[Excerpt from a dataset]
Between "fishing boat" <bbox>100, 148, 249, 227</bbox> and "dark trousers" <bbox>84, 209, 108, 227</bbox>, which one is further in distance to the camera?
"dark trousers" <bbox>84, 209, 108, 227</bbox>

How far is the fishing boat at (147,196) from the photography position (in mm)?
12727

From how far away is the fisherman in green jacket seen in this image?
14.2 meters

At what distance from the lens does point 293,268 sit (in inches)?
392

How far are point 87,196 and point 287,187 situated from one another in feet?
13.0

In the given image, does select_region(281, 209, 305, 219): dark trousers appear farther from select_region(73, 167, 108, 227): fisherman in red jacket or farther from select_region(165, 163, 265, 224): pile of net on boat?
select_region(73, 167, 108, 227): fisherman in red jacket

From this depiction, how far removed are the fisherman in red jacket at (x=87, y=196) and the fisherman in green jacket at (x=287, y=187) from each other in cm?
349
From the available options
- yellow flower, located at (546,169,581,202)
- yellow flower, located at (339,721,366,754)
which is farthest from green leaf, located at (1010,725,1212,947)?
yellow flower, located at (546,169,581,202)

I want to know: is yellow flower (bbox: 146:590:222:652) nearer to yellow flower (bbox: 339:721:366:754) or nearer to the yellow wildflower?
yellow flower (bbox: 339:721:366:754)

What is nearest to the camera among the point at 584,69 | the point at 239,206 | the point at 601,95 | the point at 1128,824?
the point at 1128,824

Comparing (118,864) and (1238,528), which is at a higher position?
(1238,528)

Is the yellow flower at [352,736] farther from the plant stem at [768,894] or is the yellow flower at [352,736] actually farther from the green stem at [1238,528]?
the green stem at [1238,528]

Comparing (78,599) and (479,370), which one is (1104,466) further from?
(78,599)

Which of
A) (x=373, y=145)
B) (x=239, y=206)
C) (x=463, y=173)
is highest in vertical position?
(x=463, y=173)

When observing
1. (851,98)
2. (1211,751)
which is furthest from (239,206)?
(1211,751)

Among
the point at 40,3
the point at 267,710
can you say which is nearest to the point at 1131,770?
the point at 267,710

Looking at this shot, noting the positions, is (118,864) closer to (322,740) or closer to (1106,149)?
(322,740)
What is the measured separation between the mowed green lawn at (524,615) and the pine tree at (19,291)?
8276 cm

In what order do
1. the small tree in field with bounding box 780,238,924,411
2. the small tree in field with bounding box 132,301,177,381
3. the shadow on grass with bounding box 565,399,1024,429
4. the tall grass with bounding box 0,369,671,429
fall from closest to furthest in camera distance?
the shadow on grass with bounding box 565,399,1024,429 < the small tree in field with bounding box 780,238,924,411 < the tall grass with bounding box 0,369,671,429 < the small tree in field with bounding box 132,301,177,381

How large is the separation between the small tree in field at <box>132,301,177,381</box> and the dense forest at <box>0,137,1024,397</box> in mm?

◆ Directions ◆
Render the lines of the listing starting at the line containing "In what order do" and ending at the line containing "fall from closest" as a Markdown table with columns n and Line, one row per line and blank lines omitted.

◆ Response for this exercise ◆
| n | Line |
|---|---|
| 1 | In what order do |
| 2 | 1. the small tree in field with bounding box 780,238,924,411 |
| 3 | 2. the small tree in field with bounding box 132,301,177,381 |
| 4 | 3. the shadow on grass with bounding box 565,399,1024,429 |
| 5 | 4. the tall grass with bounding box 0,369,671,429 |
| 6 | fall from closest to furthest in camera distance? |